Na mesma sessão, apresentou dois outros requerimentos, que, apesar do seu carácter genérico, eram inspirados flagrantemente, nas condições e necessidades verificadas na sua região natal. Neles formula uma petição ao governo para que, no intervalo das sessões certamente devido ao período de férias que se acercava – estude os meios de estabelecer creches nos distritos marítimos, e assim, naturalmente ocorra às dificuldades em que viviam as classes piscatórias; e o modo de plantar pinheiros nos areais - providência que só viria a tomar-se algumas dezenas de anos mais tarde.

Noticiando esta diligência do conterrâneo ilustre e devotado e pondo em relevo os benefícios que dessas iniciativas se podiam lograr, escrevia então «O Campeão do Vouga»: (4)

«Damos ao Sr. José Estêvão os nossos sinceros agradecimentos. S. S.ª provou aos seus patrícios o quanto sabe ser generoso, e que, quando se trata do bem do seu país, e em especial do da sua terra, até se esquece da ingratidão dos que lhe devem finezas e consideração. Guerreado nas últimas eleições, e acusado de se ter esquecido dos interesses da sua terra, S. S.ª, que sempre a amou, e que dela se lembra incessantemente, deu uma convincente prova de que ele é, e será enquanto viver o advogado dos interesses de Aveiro, como ele é o seu mais distinto filho».

Material fornecido
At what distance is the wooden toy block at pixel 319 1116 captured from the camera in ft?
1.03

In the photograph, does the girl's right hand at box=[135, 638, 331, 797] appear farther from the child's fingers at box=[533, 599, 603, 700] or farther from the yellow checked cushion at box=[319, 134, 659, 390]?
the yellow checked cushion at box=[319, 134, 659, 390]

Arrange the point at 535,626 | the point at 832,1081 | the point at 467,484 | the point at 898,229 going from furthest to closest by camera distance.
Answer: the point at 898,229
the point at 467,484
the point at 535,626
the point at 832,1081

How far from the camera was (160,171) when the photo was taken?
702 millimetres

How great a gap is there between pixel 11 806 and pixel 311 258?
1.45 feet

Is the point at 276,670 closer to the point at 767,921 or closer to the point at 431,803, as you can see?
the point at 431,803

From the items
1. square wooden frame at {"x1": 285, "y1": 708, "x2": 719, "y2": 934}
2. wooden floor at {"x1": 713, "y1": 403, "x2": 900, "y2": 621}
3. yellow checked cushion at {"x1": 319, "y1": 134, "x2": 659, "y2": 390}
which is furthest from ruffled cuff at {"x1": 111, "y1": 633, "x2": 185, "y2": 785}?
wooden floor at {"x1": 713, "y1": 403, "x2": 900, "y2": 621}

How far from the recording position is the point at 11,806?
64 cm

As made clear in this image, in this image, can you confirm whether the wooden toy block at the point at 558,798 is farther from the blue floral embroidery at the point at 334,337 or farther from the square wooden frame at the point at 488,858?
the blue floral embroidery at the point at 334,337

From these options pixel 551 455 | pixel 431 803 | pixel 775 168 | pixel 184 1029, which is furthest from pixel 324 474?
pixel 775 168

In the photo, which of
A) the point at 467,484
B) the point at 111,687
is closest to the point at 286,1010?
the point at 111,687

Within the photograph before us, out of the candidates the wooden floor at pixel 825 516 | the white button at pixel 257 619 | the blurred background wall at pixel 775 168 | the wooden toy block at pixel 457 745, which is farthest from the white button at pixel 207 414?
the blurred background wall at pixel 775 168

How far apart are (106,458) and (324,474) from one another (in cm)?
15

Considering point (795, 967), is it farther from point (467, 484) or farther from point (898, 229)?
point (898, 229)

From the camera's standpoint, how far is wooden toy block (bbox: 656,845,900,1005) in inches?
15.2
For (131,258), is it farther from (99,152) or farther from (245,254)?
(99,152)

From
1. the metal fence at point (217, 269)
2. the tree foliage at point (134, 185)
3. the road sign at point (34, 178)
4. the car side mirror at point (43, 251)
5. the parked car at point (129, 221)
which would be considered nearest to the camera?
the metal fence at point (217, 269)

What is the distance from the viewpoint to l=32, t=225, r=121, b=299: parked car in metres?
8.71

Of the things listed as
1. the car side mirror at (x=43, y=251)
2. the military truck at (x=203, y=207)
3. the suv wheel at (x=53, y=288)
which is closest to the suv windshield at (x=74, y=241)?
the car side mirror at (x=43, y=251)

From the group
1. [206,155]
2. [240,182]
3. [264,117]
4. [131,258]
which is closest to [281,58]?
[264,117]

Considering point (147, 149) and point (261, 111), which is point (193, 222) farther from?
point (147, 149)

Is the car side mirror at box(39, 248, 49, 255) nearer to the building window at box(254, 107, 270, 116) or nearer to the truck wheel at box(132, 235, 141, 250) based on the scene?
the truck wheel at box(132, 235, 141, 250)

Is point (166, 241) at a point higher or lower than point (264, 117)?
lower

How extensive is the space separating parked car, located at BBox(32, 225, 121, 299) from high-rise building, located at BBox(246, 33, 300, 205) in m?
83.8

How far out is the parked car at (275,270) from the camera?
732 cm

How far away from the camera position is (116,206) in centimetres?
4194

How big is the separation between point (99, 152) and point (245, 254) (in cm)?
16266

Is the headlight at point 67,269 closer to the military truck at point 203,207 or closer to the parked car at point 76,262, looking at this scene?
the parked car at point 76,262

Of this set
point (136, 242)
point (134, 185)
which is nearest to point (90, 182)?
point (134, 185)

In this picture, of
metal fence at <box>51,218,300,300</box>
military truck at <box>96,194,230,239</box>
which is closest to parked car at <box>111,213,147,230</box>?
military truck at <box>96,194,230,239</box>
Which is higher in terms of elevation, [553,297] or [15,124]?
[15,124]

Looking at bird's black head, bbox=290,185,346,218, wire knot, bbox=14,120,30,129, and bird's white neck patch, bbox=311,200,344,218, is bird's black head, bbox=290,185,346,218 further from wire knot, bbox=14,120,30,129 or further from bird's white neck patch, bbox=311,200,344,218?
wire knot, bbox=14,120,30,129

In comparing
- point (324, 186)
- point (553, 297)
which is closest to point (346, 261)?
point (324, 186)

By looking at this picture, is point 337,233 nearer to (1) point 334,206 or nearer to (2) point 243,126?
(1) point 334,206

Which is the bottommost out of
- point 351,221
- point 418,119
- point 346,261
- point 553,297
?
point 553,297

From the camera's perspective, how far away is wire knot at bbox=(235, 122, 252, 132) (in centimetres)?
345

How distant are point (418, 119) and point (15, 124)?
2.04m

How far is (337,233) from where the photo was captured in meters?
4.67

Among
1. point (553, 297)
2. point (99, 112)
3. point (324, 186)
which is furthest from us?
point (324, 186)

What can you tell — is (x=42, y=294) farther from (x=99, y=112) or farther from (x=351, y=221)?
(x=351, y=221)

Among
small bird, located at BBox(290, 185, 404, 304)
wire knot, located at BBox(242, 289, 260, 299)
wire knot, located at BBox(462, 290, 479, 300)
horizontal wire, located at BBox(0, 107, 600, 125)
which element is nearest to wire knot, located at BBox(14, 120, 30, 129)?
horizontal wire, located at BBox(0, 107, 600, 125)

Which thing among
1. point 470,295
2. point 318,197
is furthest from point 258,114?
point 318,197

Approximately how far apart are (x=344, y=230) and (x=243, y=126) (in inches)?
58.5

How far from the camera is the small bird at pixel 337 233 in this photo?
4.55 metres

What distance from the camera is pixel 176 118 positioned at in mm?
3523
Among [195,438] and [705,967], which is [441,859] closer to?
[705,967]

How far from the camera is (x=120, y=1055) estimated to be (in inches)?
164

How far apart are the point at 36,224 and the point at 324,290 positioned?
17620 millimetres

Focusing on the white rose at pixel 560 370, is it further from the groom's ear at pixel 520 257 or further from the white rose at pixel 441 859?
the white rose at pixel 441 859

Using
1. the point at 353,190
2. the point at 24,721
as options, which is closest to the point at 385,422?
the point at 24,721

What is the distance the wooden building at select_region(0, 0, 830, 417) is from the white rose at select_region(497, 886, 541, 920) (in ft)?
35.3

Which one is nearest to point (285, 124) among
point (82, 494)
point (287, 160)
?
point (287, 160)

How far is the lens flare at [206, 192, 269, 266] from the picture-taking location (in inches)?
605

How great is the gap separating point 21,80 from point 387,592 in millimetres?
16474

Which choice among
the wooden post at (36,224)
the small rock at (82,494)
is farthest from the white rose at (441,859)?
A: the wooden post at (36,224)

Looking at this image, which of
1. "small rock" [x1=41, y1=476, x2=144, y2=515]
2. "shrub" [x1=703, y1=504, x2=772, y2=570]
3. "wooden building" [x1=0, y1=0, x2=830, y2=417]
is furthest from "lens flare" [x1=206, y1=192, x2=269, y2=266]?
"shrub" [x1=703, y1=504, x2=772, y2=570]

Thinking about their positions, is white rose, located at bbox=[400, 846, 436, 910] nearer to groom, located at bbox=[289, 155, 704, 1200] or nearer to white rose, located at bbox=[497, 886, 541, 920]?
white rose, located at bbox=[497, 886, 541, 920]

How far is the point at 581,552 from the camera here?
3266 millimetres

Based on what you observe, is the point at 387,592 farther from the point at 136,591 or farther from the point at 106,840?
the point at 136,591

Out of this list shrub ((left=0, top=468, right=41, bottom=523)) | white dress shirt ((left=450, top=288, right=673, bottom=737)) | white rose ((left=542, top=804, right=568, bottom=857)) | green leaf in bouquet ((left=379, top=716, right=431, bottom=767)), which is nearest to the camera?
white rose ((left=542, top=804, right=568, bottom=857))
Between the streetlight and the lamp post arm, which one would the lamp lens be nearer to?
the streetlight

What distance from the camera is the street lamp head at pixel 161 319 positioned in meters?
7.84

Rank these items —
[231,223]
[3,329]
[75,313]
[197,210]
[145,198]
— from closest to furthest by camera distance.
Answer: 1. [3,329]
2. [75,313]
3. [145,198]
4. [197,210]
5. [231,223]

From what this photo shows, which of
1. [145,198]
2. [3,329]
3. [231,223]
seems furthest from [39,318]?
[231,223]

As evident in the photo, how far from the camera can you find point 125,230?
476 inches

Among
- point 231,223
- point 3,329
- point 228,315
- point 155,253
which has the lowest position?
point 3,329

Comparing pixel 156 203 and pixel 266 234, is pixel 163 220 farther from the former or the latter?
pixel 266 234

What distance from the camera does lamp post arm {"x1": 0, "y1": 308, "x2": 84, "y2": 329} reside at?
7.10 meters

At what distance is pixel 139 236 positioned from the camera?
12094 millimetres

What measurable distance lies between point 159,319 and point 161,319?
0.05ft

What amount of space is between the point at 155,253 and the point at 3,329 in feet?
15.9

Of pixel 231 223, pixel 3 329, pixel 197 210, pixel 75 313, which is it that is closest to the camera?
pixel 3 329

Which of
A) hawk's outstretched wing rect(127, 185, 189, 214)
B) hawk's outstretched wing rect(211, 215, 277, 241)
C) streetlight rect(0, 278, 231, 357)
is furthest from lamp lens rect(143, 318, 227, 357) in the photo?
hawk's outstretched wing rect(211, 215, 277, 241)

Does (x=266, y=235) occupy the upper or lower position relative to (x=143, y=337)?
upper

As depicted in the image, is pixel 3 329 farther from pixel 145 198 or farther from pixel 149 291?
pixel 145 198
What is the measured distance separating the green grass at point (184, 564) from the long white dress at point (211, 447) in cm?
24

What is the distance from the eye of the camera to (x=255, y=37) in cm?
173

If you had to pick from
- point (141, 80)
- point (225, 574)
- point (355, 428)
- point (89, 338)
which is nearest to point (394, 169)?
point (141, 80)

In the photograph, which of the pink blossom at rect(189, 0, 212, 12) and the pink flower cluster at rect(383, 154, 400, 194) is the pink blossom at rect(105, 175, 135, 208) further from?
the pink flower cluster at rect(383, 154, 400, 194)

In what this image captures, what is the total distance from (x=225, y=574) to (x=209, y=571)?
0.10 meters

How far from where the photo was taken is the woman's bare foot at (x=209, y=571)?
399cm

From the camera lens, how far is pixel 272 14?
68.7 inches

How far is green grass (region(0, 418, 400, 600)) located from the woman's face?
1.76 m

Instrução 1
No excerto sobre José Estêvão, em que locais pedia ele ao governo que estudasse os meios de estabelecer creches?
Instrução 2
Enumere todas as designações nominais com que a citação de «O Campeão do Vouga», no excerto sobre José Estêvão, se refere a ele.
Instrução 3
Prossiga o excerto sobre José Estêvão a partir do ponto em que termina.

Resultado 1
Nos distritos marítimos.

Resultado 2
- Sr. José Estêvão
- S. S.ª
- o advogado dos interesses de Aveiro
- o seu mais distinto filho

Resultado 3
Em dois passos do minucioso relatório que por essa altura apresentou à Junta Geral do Distrito, e onde tantos e tão valiosos elementos de informação se podem recolher para o estudo desse período realentador da vida regional, também o governador civil de então, Antero Augusto da Silveira Pinto, realça a importância das propostas apresentadas, e promulgadas como leis, e a constante e frutuosa devoção de José Estêvão ao progresso da sua terra.

O íntegro e operoso magistrado distrital, que, conforme assinalaria no seu necrológico um hebdomadário local muito parco em elogios, (5) «deixou o sinal indelével de uma administração enérgica» e, «terror dos bandoleiros, era também o espectro dos crapulosos / 41 / enfronhados num pedantismo alvar», refere-se no primeiro desses trechos à projectada construção do edifício para o liceu. Na comunicação que trazia àquele corpo administrativo informava que graças às «instâncias de um digno Deputado da Nação, filho d'esta Cidade, o Sr. José Estêvão Coelho de Magalhães, /.../ orçamento, e planta, devidamente elaborados, já foram enviados à competente Estação Superior». (6) Sobre este assunto nos deteremos mais adiante.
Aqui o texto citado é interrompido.